Cold Compress for the eyes and face
Use a cold facecloth or a cold compress eye mask. Place on the eyes and/or face for 5-10 minutes to bring down swelling, stop the itching and overall relief.
Olive Oil for the eyes
This is a personal discovery of mine for natural soothing eye relief. After washing my eyes, I dab the tiniest amount of EVOO on the fingertips and gently brush over the water dumped irritated eyelids. Be careful to use only a little amount or too much will make your eyelids heavy and sleepy.
Warm tea
Herbal remedies include Dandelion, Nettle leaf, other similar type teas. I personally make my own turmeric, ginger, and mint tea. My tea, made with anti-inflammatory herbs and spices along with other benefits of antioxidants, is a great start to heal the overworked immune system and stabilize mast cells. From personal experience and others that have tried this tea recipe, experience noticeable positive results within a week.
5. Rest
Nap:
If all else fails, do the above and just take a nap if you are able. You will feel so much better! In the past, when my allergies were at their worst, I would put TV on for the kids and crash on the sofa next to them for 20+ minutes to get relief.
Sleep:
A good nights sleep is a must, try the techniques mentioned above to get good rest to calm the immune system, build the required hormones and just give your body the maximum time to rest, recover and repair. When my allergies were at their worst, I used to cut down on TV and reading during the allergy season and spend more time with a cold face mask and sleeping.
Long term and Short term relief
These remedies as lifestyle habits, provide a grave improvement in energy level, fatigue, mental clarity, a decrease in sick days along with fast recovery from any cold, not just hay fever symptoms.
To truly win the battle against seasonal allergies and even poor overall health and fatigue, it’s important to take certain permanent steps towards a lifestyle change. These changes include:
- regularly challenging the body by way of intense physical exercise—making the body does work as it’s designed for.
- providing the body with much-needed micronutrients, vitamins, and minerals, to build enzymes, hormones, and even microbes (good gut bacteria).

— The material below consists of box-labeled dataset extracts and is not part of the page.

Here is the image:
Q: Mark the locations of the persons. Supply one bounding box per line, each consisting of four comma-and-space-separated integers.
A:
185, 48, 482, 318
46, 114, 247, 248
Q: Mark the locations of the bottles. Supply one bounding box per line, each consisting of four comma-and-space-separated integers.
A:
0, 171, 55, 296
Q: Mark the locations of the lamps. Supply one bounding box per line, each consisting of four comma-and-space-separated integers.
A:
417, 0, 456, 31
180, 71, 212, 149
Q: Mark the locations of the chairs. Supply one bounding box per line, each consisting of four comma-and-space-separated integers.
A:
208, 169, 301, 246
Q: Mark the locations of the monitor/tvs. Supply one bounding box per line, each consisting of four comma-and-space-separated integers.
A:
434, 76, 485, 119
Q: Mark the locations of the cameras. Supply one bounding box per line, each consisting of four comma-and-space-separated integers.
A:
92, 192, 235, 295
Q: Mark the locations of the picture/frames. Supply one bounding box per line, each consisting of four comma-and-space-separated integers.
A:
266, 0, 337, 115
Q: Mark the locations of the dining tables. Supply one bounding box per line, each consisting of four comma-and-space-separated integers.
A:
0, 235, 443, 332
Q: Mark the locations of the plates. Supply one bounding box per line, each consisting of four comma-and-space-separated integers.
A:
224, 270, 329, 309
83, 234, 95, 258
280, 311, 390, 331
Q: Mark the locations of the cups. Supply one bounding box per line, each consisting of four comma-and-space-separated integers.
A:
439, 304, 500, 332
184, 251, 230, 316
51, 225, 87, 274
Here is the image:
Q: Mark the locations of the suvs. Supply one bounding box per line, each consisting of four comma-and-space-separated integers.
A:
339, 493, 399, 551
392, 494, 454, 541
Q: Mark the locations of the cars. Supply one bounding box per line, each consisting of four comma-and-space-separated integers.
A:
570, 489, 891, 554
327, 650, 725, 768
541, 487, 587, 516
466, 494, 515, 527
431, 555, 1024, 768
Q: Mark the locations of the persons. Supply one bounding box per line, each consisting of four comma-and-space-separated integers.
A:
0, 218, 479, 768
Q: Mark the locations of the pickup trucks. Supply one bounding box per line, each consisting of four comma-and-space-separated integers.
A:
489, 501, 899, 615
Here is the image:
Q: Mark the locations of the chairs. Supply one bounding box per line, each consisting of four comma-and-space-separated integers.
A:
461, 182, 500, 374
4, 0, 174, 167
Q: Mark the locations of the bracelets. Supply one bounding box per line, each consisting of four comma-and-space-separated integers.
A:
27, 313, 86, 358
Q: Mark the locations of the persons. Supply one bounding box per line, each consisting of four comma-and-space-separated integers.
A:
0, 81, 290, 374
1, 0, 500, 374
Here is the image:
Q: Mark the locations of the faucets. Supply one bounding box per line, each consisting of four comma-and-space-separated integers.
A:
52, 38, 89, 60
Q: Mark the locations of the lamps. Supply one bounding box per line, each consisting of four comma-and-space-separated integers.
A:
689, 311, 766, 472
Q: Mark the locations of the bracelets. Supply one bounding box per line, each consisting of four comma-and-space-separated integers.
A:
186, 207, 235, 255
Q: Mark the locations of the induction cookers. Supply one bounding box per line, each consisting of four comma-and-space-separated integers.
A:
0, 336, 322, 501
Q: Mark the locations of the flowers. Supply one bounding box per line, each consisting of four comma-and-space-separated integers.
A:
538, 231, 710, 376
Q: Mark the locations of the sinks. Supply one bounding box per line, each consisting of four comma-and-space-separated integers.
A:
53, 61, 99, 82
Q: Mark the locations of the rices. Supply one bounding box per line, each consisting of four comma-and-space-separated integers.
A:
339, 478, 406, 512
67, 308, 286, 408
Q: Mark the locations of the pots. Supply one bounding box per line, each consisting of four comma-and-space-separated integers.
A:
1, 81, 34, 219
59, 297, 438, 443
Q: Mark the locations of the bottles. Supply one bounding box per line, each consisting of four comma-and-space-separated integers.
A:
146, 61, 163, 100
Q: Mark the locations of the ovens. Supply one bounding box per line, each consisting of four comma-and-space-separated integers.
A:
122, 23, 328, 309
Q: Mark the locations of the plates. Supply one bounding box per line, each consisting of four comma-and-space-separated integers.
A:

- rest, not just tuning out in front of the tv, computer, or a book. Try meditation, deep sleep to truly turn off the mind as much as possible, and allowing the body to focus on setting a new internal balance.
As you work on the long-term healing process, implement the short-term relief strategies mentioned above. I started my health and fitness journey due to my uncontrollable seasonal, year-round allergies, that were so morbid that I could no longer get through the day let alone enjoy the day.
Hope you get out there and smell the roses, without sneezing! It’s a beautiful thing.
References:
Krouse et.al. Allergy and Immunology: an Otolaryngol approach. 2002. Lippincott Williams & Wilkins.
Relevant chapters: 16. Seasonal and Perennial Rhinitis; 17. Rhinosinusitis and Allergy; 26. The quality of Life in Allergic Patients; 27. The role of Nutrition in Allergy Management; 28. Complementary and Alternative Medicine in Otolaryngic Allergy.